Fig. 4 (a) Fluorescence spectra and (b) emission decay curves for antennas of varying sizes (diameters ranging from 250 nm to 850 nm). (c, d) Scatter plots showing the fluorescence enhancement and lifetime as a function of the nanoantenna diameter (red points). The dotted lines represent the total fluorescence enhancement (c) from the simulation, as well as the inverse of the radiative decay rate (d).

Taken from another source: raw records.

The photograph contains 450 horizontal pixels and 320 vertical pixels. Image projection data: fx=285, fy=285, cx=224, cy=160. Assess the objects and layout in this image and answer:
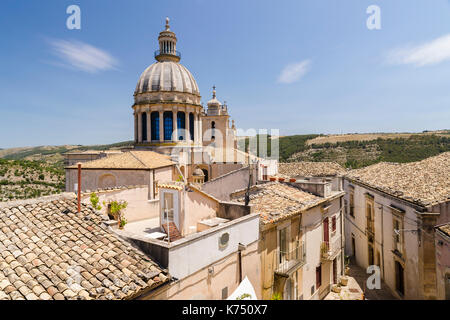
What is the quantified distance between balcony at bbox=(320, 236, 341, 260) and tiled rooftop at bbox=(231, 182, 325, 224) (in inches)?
89.3

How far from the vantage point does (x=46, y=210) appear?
22.4 ft

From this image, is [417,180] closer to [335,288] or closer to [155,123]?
[335,288]

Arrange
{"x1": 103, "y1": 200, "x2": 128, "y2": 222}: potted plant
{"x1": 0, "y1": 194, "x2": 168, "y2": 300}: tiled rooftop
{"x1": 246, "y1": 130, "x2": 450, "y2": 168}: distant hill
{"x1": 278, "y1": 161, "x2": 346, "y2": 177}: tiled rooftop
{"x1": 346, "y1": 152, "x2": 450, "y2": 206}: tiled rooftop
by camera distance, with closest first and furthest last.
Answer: {"x1": 0, "y1": 194, "x2": 168, "y2": 300}: tiled rooftop, {"x1": 103, "y1": 200, "x2": 128, "y2": 222}: potted plant, {"x1": 346, "y1": 152, "x2": 450, "y2": 206}: tiled rooftop, {"x1": 278, "y1": 161, "x2": 346, "y2": 177}: tiled rooftop, {"x1": 246, "y1": 130, "x2": 450, "y2": 168}: distant hill

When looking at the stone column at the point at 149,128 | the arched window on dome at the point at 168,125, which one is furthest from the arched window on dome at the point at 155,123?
the arched window on dome at the point at 168,125

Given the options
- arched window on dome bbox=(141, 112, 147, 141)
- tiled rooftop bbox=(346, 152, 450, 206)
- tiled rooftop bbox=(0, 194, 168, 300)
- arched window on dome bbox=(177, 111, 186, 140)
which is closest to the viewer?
tiled rooftop bbox=(0, 194, 168, 300)

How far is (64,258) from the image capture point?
535 centimetres

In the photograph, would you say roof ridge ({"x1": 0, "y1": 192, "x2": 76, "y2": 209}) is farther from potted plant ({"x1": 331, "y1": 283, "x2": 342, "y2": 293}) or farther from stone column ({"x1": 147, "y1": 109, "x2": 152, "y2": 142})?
stone column ({"x1": 147, "y1": 109, "x2": 152, "y2": 142})

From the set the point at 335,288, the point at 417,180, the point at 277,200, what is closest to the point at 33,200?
the point at 277,200

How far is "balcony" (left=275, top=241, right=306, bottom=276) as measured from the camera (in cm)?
983

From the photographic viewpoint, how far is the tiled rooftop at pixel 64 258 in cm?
Answer: 455

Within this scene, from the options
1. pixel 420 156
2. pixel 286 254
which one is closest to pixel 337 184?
pixel 286 254

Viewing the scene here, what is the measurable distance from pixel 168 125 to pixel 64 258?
22.8 meters

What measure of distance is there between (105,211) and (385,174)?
56.6 ft

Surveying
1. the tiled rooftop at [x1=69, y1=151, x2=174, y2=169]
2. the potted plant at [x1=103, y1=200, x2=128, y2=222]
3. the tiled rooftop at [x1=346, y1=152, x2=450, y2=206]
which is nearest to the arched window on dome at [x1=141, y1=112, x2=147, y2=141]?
the tiled rooftop at [x1=69, y1=151, x2=174, y2=169]
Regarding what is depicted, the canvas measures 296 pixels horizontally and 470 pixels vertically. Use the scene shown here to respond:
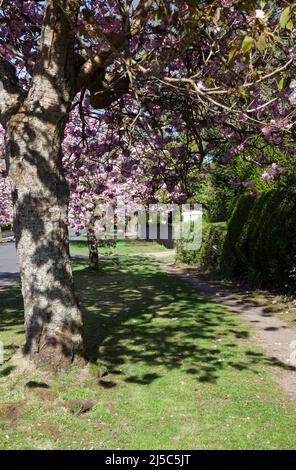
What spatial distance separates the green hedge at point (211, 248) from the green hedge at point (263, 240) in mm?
1115

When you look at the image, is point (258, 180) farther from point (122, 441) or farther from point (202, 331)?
point (122, 441)

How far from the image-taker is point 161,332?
895 cm

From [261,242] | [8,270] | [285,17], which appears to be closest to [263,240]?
[261,242]

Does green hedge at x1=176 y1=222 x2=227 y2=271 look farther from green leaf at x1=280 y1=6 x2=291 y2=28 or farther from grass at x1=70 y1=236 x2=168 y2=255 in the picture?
green leaf at x1=280 y1=6 x2=291 y2=28

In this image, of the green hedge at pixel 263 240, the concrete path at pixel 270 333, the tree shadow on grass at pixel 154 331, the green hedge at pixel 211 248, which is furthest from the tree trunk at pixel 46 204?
the green hedge at pixel 211 248

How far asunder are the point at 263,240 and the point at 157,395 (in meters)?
7.99

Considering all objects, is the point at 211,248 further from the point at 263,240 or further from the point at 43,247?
the point at 43,247

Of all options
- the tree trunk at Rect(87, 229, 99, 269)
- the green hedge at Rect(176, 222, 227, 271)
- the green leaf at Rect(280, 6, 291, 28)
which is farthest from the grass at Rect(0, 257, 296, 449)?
the tree trunk at Rect(87, 229, 99, 269)

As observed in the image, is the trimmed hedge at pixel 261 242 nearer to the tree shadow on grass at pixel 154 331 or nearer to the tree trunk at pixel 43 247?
the tree shadow on grass at pixel 154 331

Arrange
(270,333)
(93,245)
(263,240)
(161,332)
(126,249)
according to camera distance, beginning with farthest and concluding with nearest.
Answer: (126,249), (93,245), (263,240), (161,332), (270,333)

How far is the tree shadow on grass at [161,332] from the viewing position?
710 centimetres

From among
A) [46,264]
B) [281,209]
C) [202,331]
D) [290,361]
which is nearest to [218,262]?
[281,209]

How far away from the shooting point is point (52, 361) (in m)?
6.26

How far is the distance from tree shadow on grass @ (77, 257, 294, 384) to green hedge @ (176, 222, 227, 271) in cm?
293
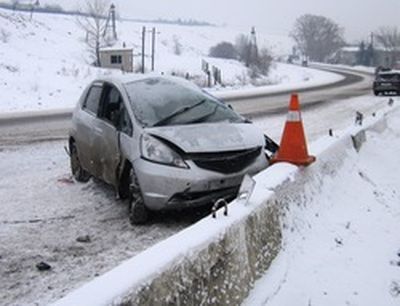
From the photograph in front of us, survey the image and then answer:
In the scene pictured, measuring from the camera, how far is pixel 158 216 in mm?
5891

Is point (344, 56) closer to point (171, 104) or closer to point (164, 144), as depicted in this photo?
point (171, 104)

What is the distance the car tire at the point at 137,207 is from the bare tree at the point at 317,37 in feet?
424

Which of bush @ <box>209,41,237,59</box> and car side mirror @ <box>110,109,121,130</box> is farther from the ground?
car side mirror @ <box>110,109,121,130</box>

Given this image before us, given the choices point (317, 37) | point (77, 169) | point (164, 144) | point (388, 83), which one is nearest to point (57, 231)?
point (164, 144)

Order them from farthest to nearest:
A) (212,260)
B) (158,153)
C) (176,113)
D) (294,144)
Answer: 1. (176,113)
2. (294,144)
3. (158,153)
4. (212,260)

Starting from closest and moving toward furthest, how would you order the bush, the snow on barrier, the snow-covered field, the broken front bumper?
the snow on barrier, the broken front bumper, the snow-covered field, the bush

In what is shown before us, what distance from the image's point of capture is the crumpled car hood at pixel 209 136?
5449 millimetres

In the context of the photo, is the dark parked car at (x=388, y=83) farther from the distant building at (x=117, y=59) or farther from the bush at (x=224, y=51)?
the bush at (x=224, y=51)

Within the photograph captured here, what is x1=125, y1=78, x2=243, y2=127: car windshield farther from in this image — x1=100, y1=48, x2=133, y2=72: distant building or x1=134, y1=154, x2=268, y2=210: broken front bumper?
x1=100, y1=48, x2=133, y2=72: distant building

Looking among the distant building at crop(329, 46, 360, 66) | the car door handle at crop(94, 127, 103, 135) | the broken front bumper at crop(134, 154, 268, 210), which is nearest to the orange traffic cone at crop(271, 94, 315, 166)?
the broken front bumper at crop(134, 154, 268, 210)

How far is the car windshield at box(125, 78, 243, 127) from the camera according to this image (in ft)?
19.9

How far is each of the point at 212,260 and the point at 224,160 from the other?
7.19 feet

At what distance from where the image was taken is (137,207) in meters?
5.59

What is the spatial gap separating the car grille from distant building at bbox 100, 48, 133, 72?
4163 centimetres
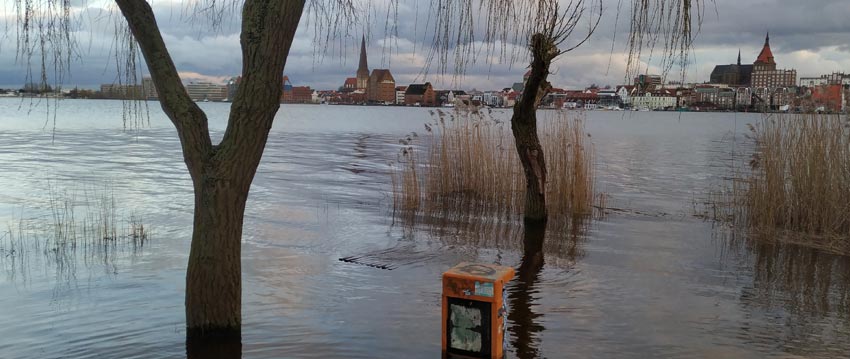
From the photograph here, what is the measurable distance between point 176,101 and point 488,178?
8453 mm

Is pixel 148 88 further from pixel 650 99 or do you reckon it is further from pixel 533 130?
pixel 533 130

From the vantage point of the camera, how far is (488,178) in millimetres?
12773

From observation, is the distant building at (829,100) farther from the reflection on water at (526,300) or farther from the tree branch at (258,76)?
the tree branch at (258,76)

Fig. 4d summarizes the impact of antenna diameter on the experimentally measured fluorescence lifetime (left axis) and the simulated radiative decay rate (right axis). For example, antennas with a diameter of 350 nm reduce the average fluorescence lifetime to 1.8 ns, while other sizes maintain lifetimes up to 2.2 ns. This represents a nearly two-fold reduction compared to the reference lifetimes of 2.9 ns on a glass substrate (Fig. S3b, SI). This trend reflects the ability of resonant GaP antennas to modify the LDOS of fluorescent molecules, thereby enhancing the radiative decay rate via the Purcell effect.³⁵ As illustrated in Fig. S10, electromagnetic simulations reveal that the radiative decay rate (K_r) increases with antenna size, while the non-radiative decay rate (K_nr) remains significantly lower across the visible spectrum (Fig. S10b). The simulated radiative lifetime (τ ∝ 1/K_r) shows a strong correlation with the experimentally measured fluorescence lifetimes (Fig. S10a, right axis), confirming that the observed lifetime reduction is primarily driven by accelerated radiative decay. Furthermore, the quantum yield (QY/QY₀) is enhanced at the resonance wavelength (Fig. S10c), demonstrating an overall improvement in emission efficiency. These results collectively support the interpretation that the fluorescence enhancement is dominated by radiative rate modification, rather than non-radiative quenching.^38,39 Compared to the simple glass structure (Fig. S11), there is a notable shift in the distribution of radiation energy, with the far-field radiation now being confined to a narrower angle range of 10° to 30°. The agreement between theoretical predictions and empirical results underscores the reliability of using GaP nanoantennas to modulate fluorescence properties through dimensional control.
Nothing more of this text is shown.